Gazpacho is
probably the best known soup to have come from Spain. The cooks of Andalucía
devised this refreshing chilled soup possibly as an antidote to the passions
aroused by those contributions to Spanish culture, flamenco and bullfighting.
It’s also a good hangover remedy, LOL. Often called a puréed salad, gazpacho
sometimes has stale breadcrumbs blended in with the vegetables to make it a
heartier meal.
Traditional
accompaniments for this soup include croutons and diced hard boiled eggs. Serve
in a glass tumbler with a celery swizzle stick.
Ingredients:
2 medium red capsicums
1L vegetable juice
30ml red wine vinegar
2.5ml Tabasco sauce
1 clove garlic, quartered
3 trimmed celery sticks
1 medium red onion, chopped finely
5 medium tomatoes, chopped finely
2 English cucumbers, peeled, seeded and chopped finely
Sea salt and freshly ground black pepper
Method:
Quarter the capsicums; remove and discard the seeds and
membranes. Roast under grill or in a very hot oven, skin side up, until skin
blisters and blackens. Place capsicum pieces in a bowl and cover with cling
film for 5 minutes. Peel away and discard the skin before chopping coarsely.
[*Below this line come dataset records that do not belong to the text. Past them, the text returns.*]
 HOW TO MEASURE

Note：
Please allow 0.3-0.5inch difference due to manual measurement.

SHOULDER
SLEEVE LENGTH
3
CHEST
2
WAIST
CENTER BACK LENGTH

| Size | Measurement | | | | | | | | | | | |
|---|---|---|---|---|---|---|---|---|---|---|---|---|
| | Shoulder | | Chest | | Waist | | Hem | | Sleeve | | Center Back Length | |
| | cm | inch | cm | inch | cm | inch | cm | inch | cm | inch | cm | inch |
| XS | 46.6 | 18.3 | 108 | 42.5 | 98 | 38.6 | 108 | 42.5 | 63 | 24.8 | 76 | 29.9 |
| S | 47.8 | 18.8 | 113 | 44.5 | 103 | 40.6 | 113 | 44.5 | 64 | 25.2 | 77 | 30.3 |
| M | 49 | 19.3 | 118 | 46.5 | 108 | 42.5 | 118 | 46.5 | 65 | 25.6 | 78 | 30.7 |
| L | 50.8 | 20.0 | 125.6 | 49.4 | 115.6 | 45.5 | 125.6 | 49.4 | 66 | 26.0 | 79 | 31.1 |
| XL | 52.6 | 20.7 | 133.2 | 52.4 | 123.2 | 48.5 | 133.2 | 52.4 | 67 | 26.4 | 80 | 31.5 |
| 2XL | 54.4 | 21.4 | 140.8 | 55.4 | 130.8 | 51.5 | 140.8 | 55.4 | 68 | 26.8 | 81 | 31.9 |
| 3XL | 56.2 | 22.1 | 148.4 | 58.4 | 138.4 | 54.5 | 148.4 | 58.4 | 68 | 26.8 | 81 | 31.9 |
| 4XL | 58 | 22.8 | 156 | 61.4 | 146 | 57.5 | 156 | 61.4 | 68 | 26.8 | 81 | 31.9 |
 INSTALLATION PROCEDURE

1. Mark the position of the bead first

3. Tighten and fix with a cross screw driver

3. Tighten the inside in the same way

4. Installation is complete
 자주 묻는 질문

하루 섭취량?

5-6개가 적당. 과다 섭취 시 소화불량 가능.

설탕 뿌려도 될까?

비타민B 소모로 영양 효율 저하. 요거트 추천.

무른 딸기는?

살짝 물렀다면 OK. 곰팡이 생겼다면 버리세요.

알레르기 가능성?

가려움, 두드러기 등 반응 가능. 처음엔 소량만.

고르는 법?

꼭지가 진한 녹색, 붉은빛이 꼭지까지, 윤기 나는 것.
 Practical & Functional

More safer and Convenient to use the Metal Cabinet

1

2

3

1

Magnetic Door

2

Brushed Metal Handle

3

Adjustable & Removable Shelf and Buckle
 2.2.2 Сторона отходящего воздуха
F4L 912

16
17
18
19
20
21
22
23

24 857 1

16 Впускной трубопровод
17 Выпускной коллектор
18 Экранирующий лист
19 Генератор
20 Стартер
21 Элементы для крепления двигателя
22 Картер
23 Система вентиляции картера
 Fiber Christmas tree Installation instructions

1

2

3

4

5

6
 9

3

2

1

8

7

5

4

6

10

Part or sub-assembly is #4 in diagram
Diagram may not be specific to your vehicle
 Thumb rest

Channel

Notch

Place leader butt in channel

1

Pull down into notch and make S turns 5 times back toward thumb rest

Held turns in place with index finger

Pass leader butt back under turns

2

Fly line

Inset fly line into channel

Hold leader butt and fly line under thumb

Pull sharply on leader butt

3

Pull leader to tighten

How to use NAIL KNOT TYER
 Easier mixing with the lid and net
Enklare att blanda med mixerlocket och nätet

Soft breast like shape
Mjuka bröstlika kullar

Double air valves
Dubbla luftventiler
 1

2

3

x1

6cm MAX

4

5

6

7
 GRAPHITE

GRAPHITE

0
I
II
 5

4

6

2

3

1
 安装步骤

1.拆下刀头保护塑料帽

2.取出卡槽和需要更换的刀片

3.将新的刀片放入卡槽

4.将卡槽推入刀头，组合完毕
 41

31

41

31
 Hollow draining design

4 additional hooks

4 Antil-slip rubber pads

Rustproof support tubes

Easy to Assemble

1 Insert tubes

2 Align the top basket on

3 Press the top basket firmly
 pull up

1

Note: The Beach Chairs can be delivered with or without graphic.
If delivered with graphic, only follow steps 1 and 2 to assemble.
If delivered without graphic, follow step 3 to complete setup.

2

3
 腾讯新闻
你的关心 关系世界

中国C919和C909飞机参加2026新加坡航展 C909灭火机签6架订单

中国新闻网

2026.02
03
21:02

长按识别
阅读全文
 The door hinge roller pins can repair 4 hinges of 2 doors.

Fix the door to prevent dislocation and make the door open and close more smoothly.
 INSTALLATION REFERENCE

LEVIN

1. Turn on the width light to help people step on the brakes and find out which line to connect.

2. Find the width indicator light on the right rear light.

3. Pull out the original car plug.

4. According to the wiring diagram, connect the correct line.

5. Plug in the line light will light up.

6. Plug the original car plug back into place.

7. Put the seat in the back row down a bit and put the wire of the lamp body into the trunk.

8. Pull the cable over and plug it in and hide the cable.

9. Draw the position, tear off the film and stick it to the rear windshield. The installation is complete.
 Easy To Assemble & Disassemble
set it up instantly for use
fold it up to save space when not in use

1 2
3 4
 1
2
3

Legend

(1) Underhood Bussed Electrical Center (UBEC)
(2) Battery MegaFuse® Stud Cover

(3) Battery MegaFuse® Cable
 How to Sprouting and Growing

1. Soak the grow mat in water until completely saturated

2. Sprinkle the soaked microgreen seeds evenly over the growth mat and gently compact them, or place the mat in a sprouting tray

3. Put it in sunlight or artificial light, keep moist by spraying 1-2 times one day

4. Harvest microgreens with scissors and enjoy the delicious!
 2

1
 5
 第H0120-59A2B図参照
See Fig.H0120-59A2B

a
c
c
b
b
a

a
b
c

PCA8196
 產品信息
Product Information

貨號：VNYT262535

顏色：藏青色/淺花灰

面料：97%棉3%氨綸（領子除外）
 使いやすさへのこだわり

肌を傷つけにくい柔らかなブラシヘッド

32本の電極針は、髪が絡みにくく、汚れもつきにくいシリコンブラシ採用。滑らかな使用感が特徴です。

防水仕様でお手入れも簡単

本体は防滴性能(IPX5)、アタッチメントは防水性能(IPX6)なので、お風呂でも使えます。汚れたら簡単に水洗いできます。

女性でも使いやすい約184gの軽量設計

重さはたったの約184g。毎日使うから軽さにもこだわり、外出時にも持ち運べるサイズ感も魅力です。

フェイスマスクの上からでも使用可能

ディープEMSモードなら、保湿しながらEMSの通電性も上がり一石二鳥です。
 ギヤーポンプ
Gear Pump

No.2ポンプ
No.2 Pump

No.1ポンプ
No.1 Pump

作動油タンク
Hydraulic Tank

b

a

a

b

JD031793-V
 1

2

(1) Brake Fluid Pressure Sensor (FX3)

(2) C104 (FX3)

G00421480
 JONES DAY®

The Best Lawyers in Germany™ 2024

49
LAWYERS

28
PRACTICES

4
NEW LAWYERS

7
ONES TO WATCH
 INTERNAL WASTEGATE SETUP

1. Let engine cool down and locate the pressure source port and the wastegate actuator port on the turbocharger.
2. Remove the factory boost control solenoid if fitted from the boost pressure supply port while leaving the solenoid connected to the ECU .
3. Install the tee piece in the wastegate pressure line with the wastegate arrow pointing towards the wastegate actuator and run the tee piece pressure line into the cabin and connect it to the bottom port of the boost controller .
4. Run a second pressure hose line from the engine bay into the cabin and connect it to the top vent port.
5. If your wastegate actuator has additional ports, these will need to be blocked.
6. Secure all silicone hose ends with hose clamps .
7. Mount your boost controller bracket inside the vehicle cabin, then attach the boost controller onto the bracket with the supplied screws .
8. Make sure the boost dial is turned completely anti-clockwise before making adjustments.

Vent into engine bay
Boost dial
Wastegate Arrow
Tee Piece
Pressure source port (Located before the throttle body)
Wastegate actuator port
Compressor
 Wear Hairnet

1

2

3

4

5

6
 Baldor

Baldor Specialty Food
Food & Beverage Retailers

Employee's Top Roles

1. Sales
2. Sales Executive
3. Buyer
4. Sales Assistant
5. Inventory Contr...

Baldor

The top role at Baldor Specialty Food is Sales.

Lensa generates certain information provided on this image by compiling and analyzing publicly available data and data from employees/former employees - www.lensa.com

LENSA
Blend or process capsicum with vegetable juice, vinegar,
Tabasco, garlic and half of the celery, onion, tomato and cucumber until
smooth. Transfer the mixture to a large bowl, cover and refrigerate for about
an hour until cold. Refrigerate the remaining half of the vegetables.
Divide the soup among serving dishes, top each with the
reserved chopped vegetables just before serving. Season with salt and black
pepper and garnish with a short stick of celery.